Chevron, a major player in Angola’s oil sector with a 26% market share, has recently made significant strides to further solidify its presence in the country.
In mid-June, the U.S.-based giant signed contracts for two license areas off the coast of Angola—Blocks 49 and 50, located in the ultra-deepwater section of the Lower Congo Basin.
A few years ago, this deal would not have been possible. The National Oil, Gas, and Biofuels Agency (ANPG), the other party to the contracts, was only established in 2021.
President João Lourenço’s government created ANPG to serve as the state oil and gas concessionaire, taking over this role from Sonangol, the national oil company.
Under the leadership of Diamantino Pedro Azevedo, the Minister of Mineral Resources and Petroleum, Angola has pursued a strategy that balances economic growth with environmental protection, focusing on energy transition, sector reform, and market stability.
These reforms have boosted investor confidence, leading to increased investments and job creation in Angola.
The contracts Chevron signed for Blocks 49 and 50 are part of Angola’s broader initiative to attract investment in its oil and gas industry.
These Risk Service Contracts (RSCs), introduced in 2020, are tailored for high-risk projects that may struggle to secure investment through traditional channels like competitive bidding and production-sharing agreements (PSAs).
Under RSCs, investors provide exploration and development services in exchange for guaranteed payments, unlike PSAs, where investors share in the production if commercial development occurs.
Angola’s reform program, which began in 2017, paved the way for Chevron’s deal. It also facilitated other agreements, such as ExxonMobil’s RSCs for Blocks 30, 44, and 45.
Chevron has yet to disclose many details about its new contracts, including their value. However, William Lacobie, managing director of Chevron’s Southern Africa Strategic Business Unit, emphasized the significance of these projects.
Blocks 49 and 50 represent a new frontier for Chevron’s subsidiary, Cabinda Gulf Oil Co. Ltd (CABGOC). Until now, CABGOC has focused on Blocks 0 and 14, located in well-explored sections of Angola’s offshore zone.
Lacobie highlighted that Blocks 49 and 50 will be CABGOC’s first operated assets outside the existing Cabinda concession area.
This development benefits both Chevron and Angola. For Chevron, the new contracts offer an opportunity to expand its footprint in Angola with reduced risk.
For Angola, the deals bring Chevron’s expertise, technology, and potential future investments to these ultra-deepwater sites.
The RSCs for Blocks 49 and 50 underscore the success of the reforms led by Minister Azevedo. These contracts allow Chevron to explore and possibly develop new areas without the need for extensive production infrastructure, thus opening up a new frontier for oil exploration in Angola.
Beyond Chevron’s deal, Angola’s broader reforms have made the country more attractive to international oil companies (IOCs).
These changes include plans for the partial privatization of Sonangol, the establishment of a permanent offer scheme for faster contract negotiations, tax incentives for investors, and reformed local content policies. Additionally, Angola has eased visa requirements, benefiting IOCs and boosting tourism.
These reforms have helped Angola weather the challenges of the COVID-19 pandemic and attract investments for new projects, including the construction of the Cabinda and Lobito refineries and the expansion of liquefied natural gas (LNG) exports to Italy.
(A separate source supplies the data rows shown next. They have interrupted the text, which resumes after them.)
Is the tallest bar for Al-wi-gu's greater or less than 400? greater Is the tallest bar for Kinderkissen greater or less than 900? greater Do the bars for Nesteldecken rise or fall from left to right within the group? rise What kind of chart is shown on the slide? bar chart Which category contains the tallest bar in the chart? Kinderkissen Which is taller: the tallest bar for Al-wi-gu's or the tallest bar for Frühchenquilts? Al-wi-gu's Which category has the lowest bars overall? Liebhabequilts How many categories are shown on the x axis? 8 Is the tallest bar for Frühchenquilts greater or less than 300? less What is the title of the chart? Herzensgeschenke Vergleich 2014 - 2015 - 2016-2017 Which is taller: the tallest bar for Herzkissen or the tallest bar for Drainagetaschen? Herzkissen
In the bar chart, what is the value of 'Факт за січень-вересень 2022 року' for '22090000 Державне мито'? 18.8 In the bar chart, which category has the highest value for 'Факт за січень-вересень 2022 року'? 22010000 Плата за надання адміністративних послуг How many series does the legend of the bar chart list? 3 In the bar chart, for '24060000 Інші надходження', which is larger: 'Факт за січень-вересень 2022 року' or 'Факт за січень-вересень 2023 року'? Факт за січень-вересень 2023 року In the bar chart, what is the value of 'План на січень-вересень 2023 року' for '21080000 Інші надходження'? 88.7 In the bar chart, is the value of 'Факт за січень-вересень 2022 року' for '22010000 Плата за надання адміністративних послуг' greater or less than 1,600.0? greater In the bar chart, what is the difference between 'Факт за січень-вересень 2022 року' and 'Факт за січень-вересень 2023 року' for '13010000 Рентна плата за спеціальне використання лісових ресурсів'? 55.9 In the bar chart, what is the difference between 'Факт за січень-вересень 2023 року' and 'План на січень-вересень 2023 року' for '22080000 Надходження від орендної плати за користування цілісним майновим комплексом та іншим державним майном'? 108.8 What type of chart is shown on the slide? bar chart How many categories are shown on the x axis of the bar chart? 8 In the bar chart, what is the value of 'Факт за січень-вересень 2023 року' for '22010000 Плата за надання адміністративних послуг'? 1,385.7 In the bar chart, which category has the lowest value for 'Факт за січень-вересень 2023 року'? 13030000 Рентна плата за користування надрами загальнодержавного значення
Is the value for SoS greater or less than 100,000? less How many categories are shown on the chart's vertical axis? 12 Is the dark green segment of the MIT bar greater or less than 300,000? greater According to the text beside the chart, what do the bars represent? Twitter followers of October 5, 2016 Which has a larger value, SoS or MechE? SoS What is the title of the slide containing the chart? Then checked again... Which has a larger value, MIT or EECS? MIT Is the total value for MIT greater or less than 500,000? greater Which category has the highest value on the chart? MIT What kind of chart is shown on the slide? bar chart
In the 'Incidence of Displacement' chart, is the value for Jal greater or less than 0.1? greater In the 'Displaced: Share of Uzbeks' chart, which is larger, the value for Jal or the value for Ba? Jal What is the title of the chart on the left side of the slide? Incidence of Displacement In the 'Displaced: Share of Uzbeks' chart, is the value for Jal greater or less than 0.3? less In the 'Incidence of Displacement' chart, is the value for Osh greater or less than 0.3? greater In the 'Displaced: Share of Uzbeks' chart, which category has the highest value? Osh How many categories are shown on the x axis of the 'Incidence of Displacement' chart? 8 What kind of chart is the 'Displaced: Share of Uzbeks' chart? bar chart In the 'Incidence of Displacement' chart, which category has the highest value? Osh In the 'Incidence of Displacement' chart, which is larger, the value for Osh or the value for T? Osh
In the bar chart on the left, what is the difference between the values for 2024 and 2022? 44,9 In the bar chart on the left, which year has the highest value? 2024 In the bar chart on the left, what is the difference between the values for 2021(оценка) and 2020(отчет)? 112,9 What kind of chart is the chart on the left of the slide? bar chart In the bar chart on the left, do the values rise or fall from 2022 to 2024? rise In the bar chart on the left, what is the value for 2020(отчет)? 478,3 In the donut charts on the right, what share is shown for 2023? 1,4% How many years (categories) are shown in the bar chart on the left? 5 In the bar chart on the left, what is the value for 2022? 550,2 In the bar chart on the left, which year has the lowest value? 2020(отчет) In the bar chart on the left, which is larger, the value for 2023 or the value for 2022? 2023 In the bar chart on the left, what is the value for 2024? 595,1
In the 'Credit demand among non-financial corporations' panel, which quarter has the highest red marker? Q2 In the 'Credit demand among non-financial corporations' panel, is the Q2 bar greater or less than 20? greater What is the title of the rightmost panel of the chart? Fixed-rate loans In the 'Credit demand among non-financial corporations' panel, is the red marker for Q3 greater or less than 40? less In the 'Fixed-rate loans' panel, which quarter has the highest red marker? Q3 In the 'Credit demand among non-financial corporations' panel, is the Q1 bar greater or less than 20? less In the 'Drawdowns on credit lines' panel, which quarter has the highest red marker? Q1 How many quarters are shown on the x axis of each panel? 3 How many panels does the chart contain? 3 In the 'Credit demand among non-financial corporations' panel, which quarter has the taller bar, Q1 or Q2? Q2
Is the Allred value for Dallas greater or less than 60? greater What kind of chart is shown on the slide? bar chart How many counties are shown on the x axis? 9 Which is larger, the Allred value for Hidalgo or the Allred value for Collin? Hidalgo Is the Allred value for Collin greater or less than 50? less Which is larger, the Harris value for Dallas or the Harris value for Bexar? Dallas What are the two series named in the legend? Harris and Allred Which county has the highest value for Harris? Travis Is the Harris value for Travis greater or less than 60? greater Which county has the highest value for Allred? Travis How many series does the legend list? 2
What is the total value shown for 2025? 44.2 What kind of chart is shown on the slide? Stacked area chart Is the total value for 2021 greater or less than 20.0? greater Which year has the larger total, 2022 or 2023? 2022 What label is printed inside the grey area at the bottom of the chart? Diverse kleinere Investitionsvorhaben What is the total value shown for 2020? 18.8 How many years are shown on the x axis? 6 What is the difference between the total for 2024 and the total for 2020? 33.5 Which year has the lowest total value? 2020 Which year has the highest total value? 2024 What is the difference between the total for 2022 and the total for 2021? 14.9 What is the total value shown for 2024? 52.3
Despite these achievements, Angola must continue its reform efforts. The government has yet to proceed with the planned sale of up to 30% of Sonangol, with a target deadline of 2026 for the company’s initial public offering (IPO). Ensuring that these plans move forward is crucial for maintaining Angola’s progress.
If Luanda fails to continue its reforms, it risks losing the gains made in recent years. The country must focus on increasing crude oil output, boosting natural gas production, securing funding for refining and petrochemical projects, and laying the groundwork for a transition to renewable energy.
To achieve these goals, Angola should improve its competitiveness, transparency, and business environment.
The government should also enhance oversight of its sovereign wealth fund, maximize local content, and consider additional tax incentives for IOCs.
Encouraging the use of liquid petroleum gas (LPG) as a clean-burning fuel could help phase out environmentally harmful biofuels like charcoal and wood, benefiting both the economy and the environment.
Angola’s oil and gas sector has made significant progress since 2017, thanks to the reforms enacted by the Lourenço administration.
However, the country must continue its reform process to secure a brighter future. The signing of Chevron’s new RSCs is just one step in this journey, and Angola must remain committed to moving forward.